With the project Moca, Studio Joachim-Morineau developed a dripping machine that drips liquid clay at a certain rhythm to create various structures, graphics and textures.

The project combines technology with craft with a human or natural touch. The machine drips clay through a nozzle with a specific and adjustable diameter. The drops fall onto a plaster mould. The mould is placed in a platform that rotates and moves on a X axis. The rotation speed and movements can be adjusted through a computer code, which decides the ceramic outcome.

Moca explores various textures, structures and parents created by the machine. To make different textures, the clay drops are covered by liquid clay. When the liquid material is poured out, a layer remains, with the drips giving it texture. The water is absorbed by the plaster mould, leaving a clay piece that is ready to be fired.

The designers also researched patterns, by looking how angles and shapes of the moulds influence the drops. The graphic outcomes are mathematical. To turn the patterns into ceramic pieces, the designers use the same slip casting method as with the textures.

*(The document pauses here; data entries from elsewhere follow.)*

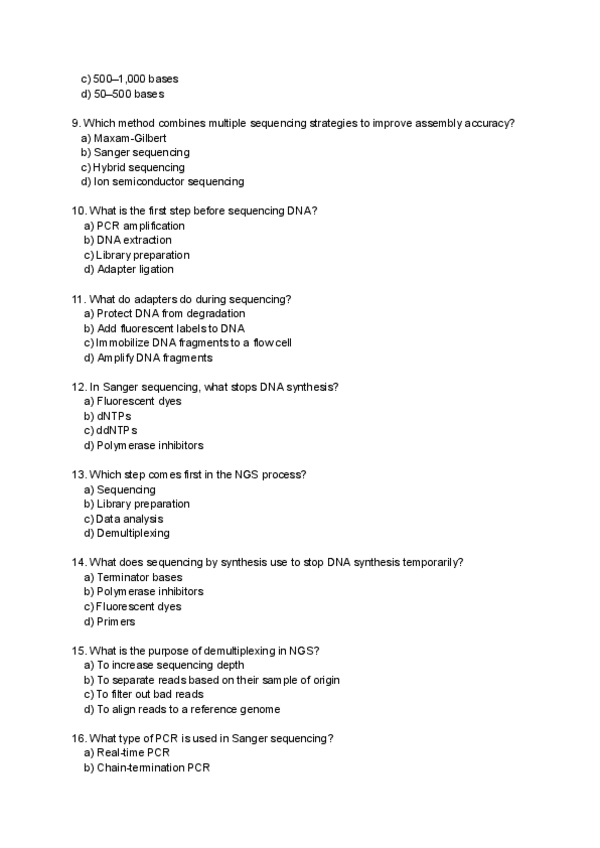 c) 500–1,000 bases
d) 50–500 bases

9. Which method combines multiple sequencing strategies to improve assembly accuracy?
a) Maxam-Gilbert
b) Sanger sequencing
c) Hybrid sequencing
d) Ion semiconductor sequencing

10. What is the first step before sequencing DNA?
a) PCR amplification
b) DNA extraction
c) Library preparation
d) Adapter ligation

11. What do adapters do during sequencing?
a) Protect DNA from degradation
b) Add fluorescent labels to DNA
c) Immobilize DNA fragments to a flow cell
d) Amplify DNA fragments

12. In Sanger sequencing, what stops DNA synthesis?
a) Fluorescent dyes
b) dNTPs
c) ddNTPs
d) Polymerase inhibitors

13. Which step comes first in the NGS process?
a) Sequencing
b) Library preparation
c) Data analysis
d) Demultiplexing

14. What does sequencing by synthesis use to stop DNA synthesis temporarily?
a) Terminator bases
b) Polymerase inhibitors
c) Fluorescent dyes
d) Primers

15. What is the purpose of demultiplexing in NGS?
a) To increase sequencing depth
b) To separate reads based on their sample of origin
c) To filter out bad reads
d) To align reads to a reference genome

16. What type of PCR is used in Sanger sequencing?
a) Real-time PCR
b) Chain-termination PCR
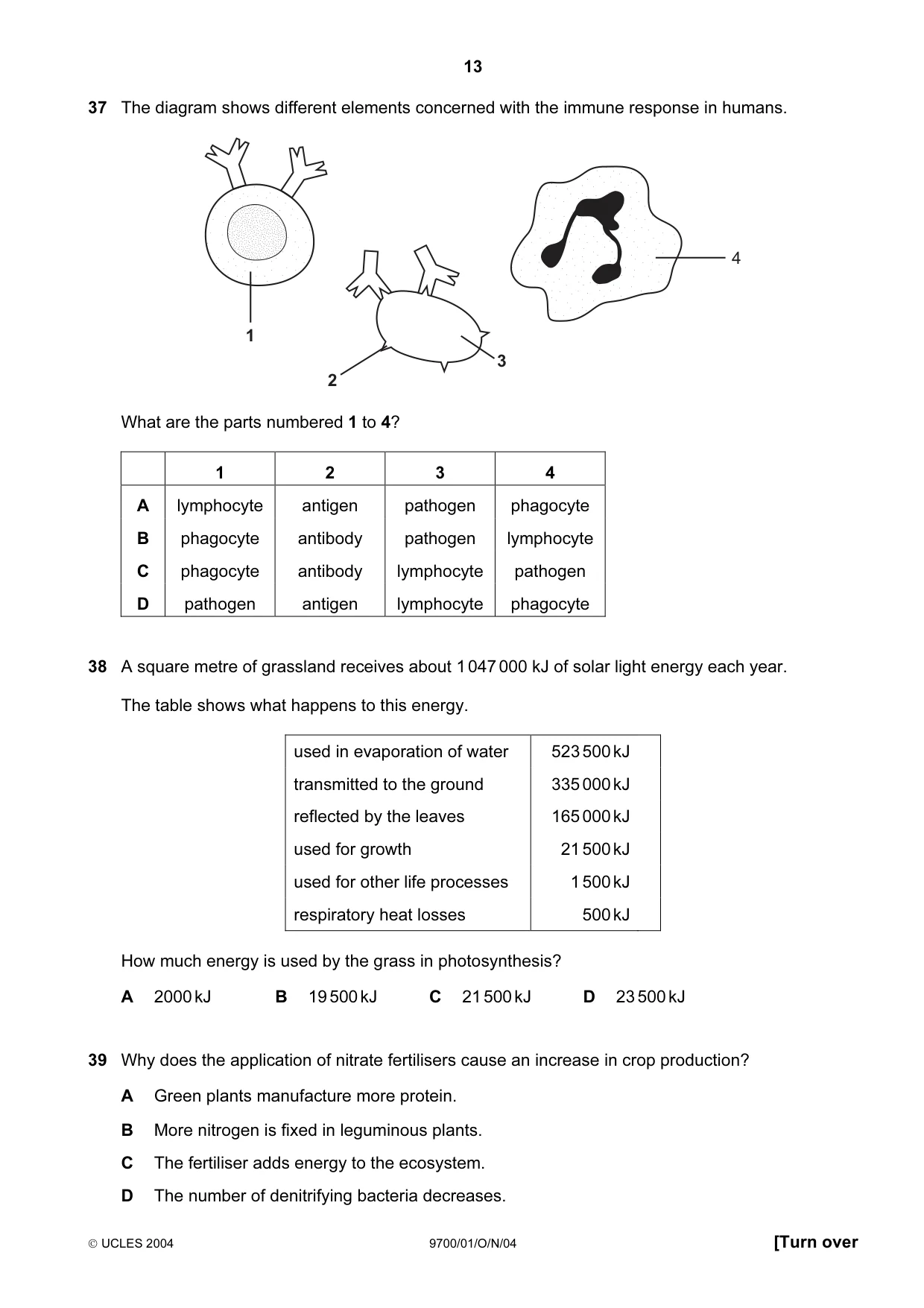 13

37 The diagram shows different elements concerned with the immune response in humans.

1

2

3

4

What are the parts numbered 1 to 4?

|  | 1 | 2 | 3 | 4 |
|---|---|---|---|---|
| A | lymphocyte | antigen | pathogen | phagocyte |
| B | phagocyte | antibody | pathogen | lymphocyte |
| C | phagocyte | antibody | lymphocyte | pathogen |
| D | pathogen | antigen | lymphocyte | phagocyte |

38 A square metre of grassland receives about 1 047 000 kJ of solar light energy each year.

The table shows what happens to this energy.

| used in evaporation of water | 523 500 kJ |
|---|---|
| transmitted to the ground | 335 000 kJ |
| reflected by the leaves | 165 000 kJ |
| used for growth | 21 500 kJ |
| used for other life processes | 1 500 kJ |
| respiratory heat losses | 500 kJ |

How much energy is used by the grass in photosynthesis?

A 2000 kJ B 19 500 kJ C 21 500 kJ D 23 500 kJ

39 Why does the application of nitrate fertilisers cause an increase in crop production?

A Green plants manufacture more protein.

B More nitrogen is fixed in leguminous plants.

C The fertiliser adds energy to the ecosystem.

D The number of denitrifying bacteria decreases.

© UCLES 2004 9700/01/O/N/04 [Turn over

Finally, the design studio made open ceramic structures, by dripping clay at a constant speed. The drops always land in the same spot and start to accumulate in the mould. Gravity pulls them towards the centre of the mould, creating a self-supporting structure.

According to the designers, the “machine is the link between crafts and industries”. It can produce the same object at almost an industrial level, yet at the same time, each piece is unique.